[What the exercise asks]
Exactly as written, quote every line that follows, skipping the images.

(Spatial question records)

┄┄┄┄┄┄

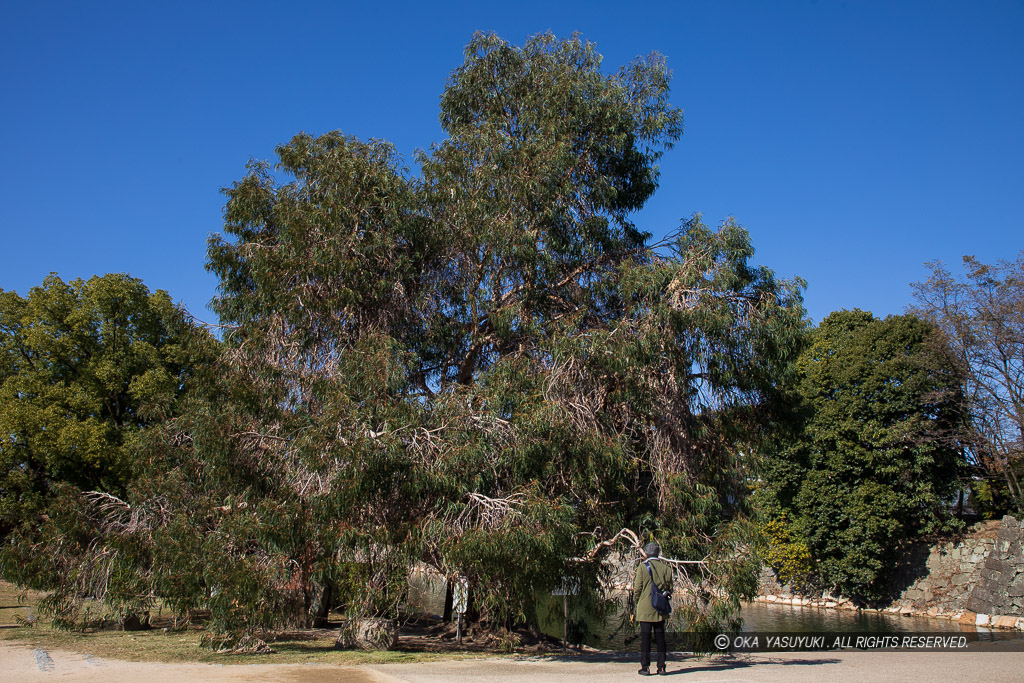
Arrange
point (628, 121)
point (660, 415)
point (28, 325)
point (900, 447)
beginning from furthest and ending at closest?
point (28, 325)
point (900, 447)
point (628, 121)
point (660, 415)

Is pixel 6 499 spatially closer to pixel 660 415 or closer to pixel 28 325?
pixel 28 325

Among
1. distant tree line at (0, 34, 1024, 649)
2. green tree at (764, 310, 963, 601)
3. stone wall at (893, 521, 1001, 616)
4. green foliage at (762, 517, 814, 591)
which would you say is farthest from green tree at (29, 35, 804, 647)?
green foliage at (762, 517, 814, 591)

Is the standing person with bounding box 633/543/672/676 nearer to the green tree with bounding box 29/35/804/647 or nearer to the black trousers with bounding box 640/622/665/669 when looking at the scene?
the black trousers with bounding box 640/622/665/669

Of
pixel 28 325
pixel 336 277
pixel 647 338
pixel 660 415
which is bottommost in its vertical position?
pixel 660 415

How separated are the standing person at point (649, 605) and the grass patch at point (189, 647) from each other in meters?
2.68

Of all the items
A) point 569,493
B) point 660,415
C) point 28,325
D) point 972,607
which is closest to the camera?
point 569,493

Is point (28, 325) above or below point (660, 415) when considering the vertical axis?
above

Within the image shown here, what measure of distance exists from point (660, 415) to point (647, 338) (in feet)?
4.23

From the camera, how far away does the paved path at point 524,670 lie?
257 inches

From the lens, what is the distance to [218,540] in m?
8.58

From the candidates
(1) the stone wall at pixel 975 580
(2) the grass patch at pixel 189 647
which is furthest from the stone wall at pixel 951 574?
(2) the grass patch at pixel 189 647

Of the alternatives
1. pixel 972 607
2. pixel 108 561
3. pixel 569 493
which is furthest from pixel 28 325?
pixel 972 607

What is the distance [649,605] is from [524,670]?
1.57m

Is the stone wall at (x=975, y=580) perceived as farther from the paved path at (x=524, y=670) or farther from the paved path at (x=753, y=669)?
the paved path at (x=524, y=670)
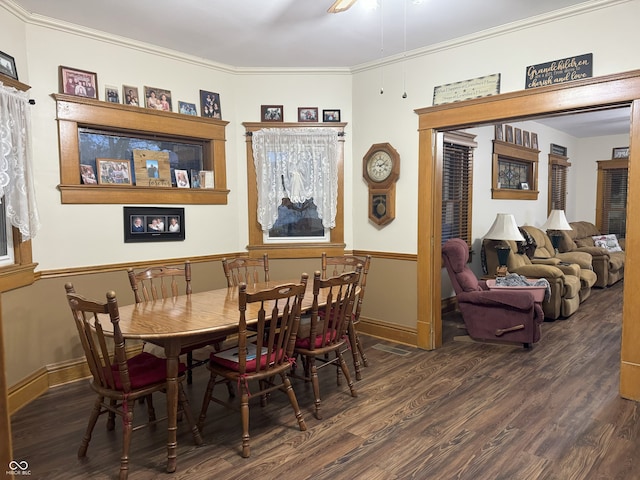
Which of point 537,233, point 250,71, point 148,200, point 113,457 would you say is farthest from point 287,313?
point 537,233

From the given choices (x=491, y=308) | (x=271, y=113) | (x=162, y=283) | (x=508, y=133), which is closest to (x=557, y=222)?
(x=508, y=133)

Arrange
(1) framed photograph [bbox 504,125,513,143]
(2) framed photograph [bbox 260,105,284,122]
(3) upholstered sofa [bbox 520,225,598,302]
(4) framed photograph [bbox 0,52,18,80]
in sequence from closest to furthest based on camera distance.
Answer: (4) framed photograph [bbox 0,52,18,80], (2) framed photograph [bbox 260,105,284,122], (3) upholstered sofa [bbox 520,225,598,302], (1) framed photograph [bbox 504,125,513,143]

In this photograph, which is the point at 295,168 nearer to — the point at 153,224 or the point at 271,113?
the point at 271,113

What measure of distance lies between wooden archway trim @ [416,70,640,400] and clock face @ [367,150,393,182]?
36cm

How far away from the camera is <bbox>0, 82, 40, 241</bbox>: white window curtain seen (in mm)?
2729

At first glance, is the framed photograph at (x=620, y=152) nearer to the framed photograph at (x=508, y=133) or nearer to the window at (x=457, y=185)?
the framed photograph at (x=508, y=133)

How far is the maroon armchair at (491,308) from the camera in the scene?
408 cm

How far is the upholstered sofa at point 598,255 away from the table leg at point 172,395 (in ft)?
21.8

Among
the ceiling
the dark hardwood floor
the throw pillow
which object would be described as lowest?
the dark hardwood floor

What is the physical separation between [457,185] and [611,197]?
202 inches

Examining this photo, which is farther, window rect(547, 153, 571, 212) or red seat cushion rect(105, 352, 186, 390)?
window rect(547, 153, 571, 212)

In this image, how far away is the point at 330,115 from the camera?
4.55 meters

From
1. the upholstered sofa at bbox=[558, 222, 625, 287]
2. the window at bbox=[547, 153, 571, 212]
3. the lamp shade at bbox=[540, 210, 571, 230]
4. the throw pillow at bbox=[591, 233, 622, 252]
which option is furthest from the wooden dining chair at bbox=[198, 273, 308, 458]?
the throw pillow at bbox=[591, 233, 622, 252]

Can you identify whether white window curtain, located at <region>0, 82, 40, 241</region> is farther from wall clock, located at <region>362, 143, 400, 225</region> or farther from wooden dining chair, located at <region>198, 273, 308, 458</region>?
wall clock, located at <region>362, 143, 400, 225</region>
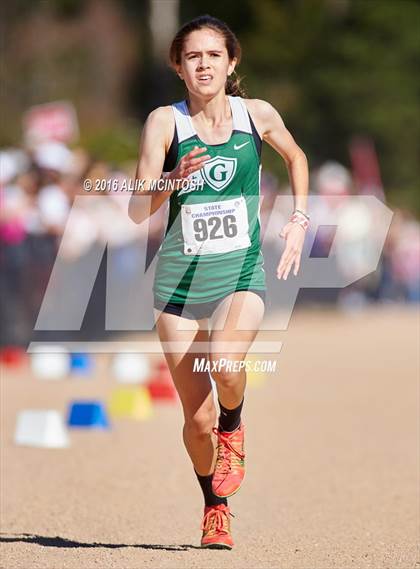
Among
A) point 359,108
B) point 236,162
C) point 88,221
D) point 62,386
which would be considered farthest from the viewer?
point 359,108

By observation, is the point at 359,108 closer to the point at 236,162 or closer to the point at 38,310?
the point at 38,310

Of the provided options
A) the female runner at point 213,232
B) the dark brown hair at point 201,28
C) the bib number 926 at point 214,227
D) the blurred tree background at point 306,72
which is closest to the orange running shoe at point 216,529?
the female runner at point 213,232

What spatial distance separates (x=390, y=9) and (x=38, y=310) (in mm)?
28532

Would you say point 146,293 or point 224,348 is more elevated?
point 146,293

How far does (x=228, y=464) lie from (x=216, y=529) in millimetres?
337

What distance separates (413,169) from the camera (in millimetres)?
40875

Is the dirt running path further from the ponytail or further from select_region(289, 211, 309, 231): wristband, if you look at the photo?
the ponytail

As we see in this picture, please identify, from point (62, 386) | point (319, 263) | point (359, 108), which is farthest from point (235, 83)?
point (359, 108)

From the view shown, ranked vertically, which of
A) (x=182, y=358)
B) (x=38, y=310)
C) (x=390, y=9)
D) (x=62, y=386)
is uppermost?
(x=390, y=9)

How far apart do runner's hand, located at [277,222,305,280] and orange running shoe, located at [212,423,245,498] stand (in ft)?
2.50

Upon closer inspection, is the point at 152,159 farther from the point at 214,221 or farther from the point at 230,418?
the point at 230,418

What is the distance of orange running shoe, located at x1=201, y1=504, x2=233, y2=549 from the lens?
6426 mm

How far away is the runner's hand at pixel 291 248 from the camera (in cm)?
620
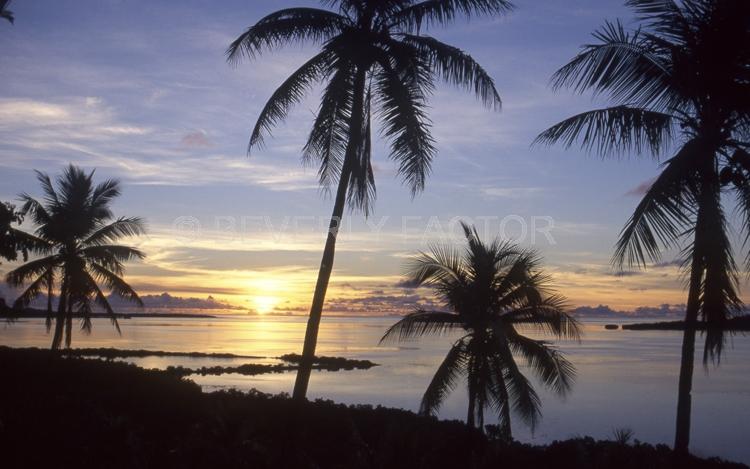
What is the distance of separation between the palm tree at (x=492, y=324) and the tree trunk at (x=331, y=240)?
2.12 metres

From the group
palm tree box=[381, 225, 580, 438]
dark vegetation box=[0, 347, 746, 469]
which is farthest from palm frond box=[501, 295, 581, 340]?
dark vegetation box=[0, 347, 746, 469]

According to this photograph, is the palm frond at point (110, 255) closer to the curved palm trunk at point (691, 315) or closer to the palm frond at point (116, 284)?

┄┄┄┄┄┄

[Exercise solution]
Arrange
point (628, 121)
point (660, 415)
point (28, 325)
point (900, 447)
beginning from furthest and ending at closest?
point (28, 325)
point (900, 447)
point (628, 121)
point (660, 415)

Is pixel 6 499 spatially closer to pixel 660 415 or closer to pixel 28 325?
pixel 28 325

Among
1. distant tree line at (0, 34, 1024, 649)
2. green tree at (764, 310, 963, 601)
3. stone wall at (893, 521, 1001, 616)
4. green foliage at (762, 517, 814, 591)
which would you say is farthest from green tree at (29, 35, 804, 647)?
green foliage at (762, 517, 814, 591)

Is the standing person with bounding box 633/543/672/676 nearer to the green tree with bounding box 29/35/804/647 or nearer to the black trousers with bounding box 640/622/665/669 when looking at the scene?
the black trousers with bounding box 640/622/665/669

Of
pixel 28 325
pixel 336 277
pixel 647 338
pixel 660 415
which is bottommost in its vertical position?
pixel 660 415

How separated are the standing person at point (649, 605) and the grass patch at point (189, 647) from each other in meters?
2.68

Of all the items
A) point 569,493
B) point 660,415
C) point 28,325
D) point 972,607
which is closest to the camera?
point 569,493

Is point (28, 325) above or below point (660, 415) when considering the vertical axis?
above

Within the image shown here, what measure of distance exists from point (660, 415) to point (647, 338) (in feet)?
4.23

From the camera, how far away does the paved path at point 524,670 lie?
257 inches

From the lens, what is the distance to [218,540] in m?
8.58

From the candidates
(1) the stone wall at pixel 975 580
(2) the grass patch at pixel 189 647
which is furthest from the stone wall at pixel 951 574?
(2) the grass patch at pixel 189 647

Of the alternatives
1. pixel 972 607
2. pixel 108 561
3. pixel 569 493
which is furthest from pixel 28 325?
pixel 972 607

What is the distance [649,605] is from [524,670]?
1.57m

Is the stone wall at (x=975, y=580) perceived as farther from the paved path at (x=524, y=670) or farther from the paved path at (x=753, y=669)?
the paved path at (x=524, y=670)
Which of point 537,233, point 250,71, point 148,200, point 113,457 would you say is farthest from point 287,313?
point 537,233

From the given choices (x=491, y=308) | (x=271, y=113) | (x=162, y=283) | (x=508, y=133), which is closest to (x=557, y=222)?
(x=508, y=133)

Arrange
(1) framed photograph [bbox 504,125,513,143]
(2) framed photograph [bbox 260,105,284,122]
(3) upholstered sofa [bbox 520,225,598,302]
(4) framed photograph [bbox 0,52,18,80]
in sequence from closest to furthest based on camera distance.
Answer: (4) framed photograph [bbox 0,52,18,80], (2) framed photograph [bbox 260,105,284,122], (3) upholstered sofa [bbox 520,225,598,302], (1) framed photograph [bbox 504,125,513,143]

In this photograph, which is the point at 295,168 nearer to — the point at 153,224 or the point at 271,113?
the point at 271,113

What measure of distance lies between wooden archway trim @ [416,70,640,400] and clock face @ [367,150,393,182]?
36cm

How far away from the camera is <bbox>0, 82, 40, 241</bbox>: white window curtain seen (in mm)?
2729

At first glance, is the framed photograph at (x=620, y=152) nearer to the framed photograph at (x=508, y=133) or nearer to the window at (x=457, y=185)?
the framed photograph at (x=508, y=133)

How far is the maroon armchair at (491,308) from the camera in the scene?
408 cm

How far is the upholstered sofa at point 598,255 away from the table leg at point 172,395 (in ft)?
21.8

Among
the ceiling
the dark hardwood floor
the throw pillow
which object would be described as lowest?
the dark hardwood floor

What is the physical separation between [457,185] and [611,197]?
202 inches

Examining this photo, which is farther, window rect(547, 153, 571, 212) or red seat cushion rect(105, 352, 186, 390)?
window rect(547, 153, 571, 212)

In this image, how far away is the point at 330,115 from the camera?
4.55 meters

From
1. the upholstered sofa at bbox=[558, 222, 625, 287]
2. the window at bbox=[547, 153, 571, 212]
3. the lamp shade at bbox=[540, 210, 571, 230]
4. the throw pillow at bbox=[591, 233, 622, 252]
which option is furthest from the wooden dining chair at bbox=[198, 273, 308, 458]?
the throw pillow at bbox=[591, 233, 622, 252]

Can you identify whether white window curtain, located at <region>0, 82, 40, 241</region> is farther from wall clock, located at <region>362, 143, 400, 225</region> or farther from wooden dining chair, located at <region>198, 273, 308, 458</region>?
wall clock, located at <region>362, 143, 400, 225</region>
Among
A) point 359,108
B) point 236,162
C) point 88,221
D) point 62,386
which would be considered farthest from the viewer?
point 359,108

By observation, is the point at 359,108 closer to the point at 236,162 or closer to the point at 38,310?
the point at 38,310

Of the provided options
A) the female runner at point 213,232
B) the dark brown hair at point 201,28
C) the bib number 926 at point 214,227
D) the blurred tree background at point 306,72
which is closest to the orange running shoe at point 216,529?
the female runner at point 213,232

What spatial distance separates (x=390, y=9) and (x=38, y=310) (in mm)?
28532

Would you say point 146,293 or point 224,348 is more elevated?
point 146,293

How far does (x=228, y=464) lie from (x=216, y=529) in millimetres?
337

What distance separates (413,169) from the camera (in millimetres)?
40875

Is the dirt running path further from the ponytail or further from select_region(289, 211, 309, 231): wristband, if you look at the photo?
the ponytail

As we see in this picture, please identify, from point (62, 386) | point (319, 263) | point (359, 108), which is farthest from point (235, 83)?
point (359, 108)

From the view shown, ranked vertically, which of
A) (x=182, y=358)
B) (x=38, y=310)
C) (x=390, y=9)
D) (x=62, y=386)
is uppermost?
(x=390, y=9)

How far apart do runner's hand, located at [277,222,305,280] and orange running shoe, located at [212,423,245,498] stand (in ft)?
2.50

Upon closer inspection, is the point at 152,159 farther from the point at 214,221 or farther from the point at 230,418?
the point at 230,418

What is the distance of orange running shoe, located at x1=201, y1=504, x2=233, y2=549 from the lens?
6426 mm

How far away is the runner's hand at pixel 291 248 from the camera (in cm)?
620
What is the distance of separation between the palm tree at (x=492, y=324) and the tree trunk at (x=331, y=240)?
2.12 metres

From the group
palm tree box=[381, 225, 580, 438]
dark vegetation box=[0, 347, 746, 469]
which is farthest from palm frond box=[501, 295, 581, 340]?
dark vegetation box=[0, 347, 746, 469]

According to this photograph, is the palm frond at point (110, 255) closer to the curved palm trunk at point (691, 315) or closer to the palm frond at point (116, 284)?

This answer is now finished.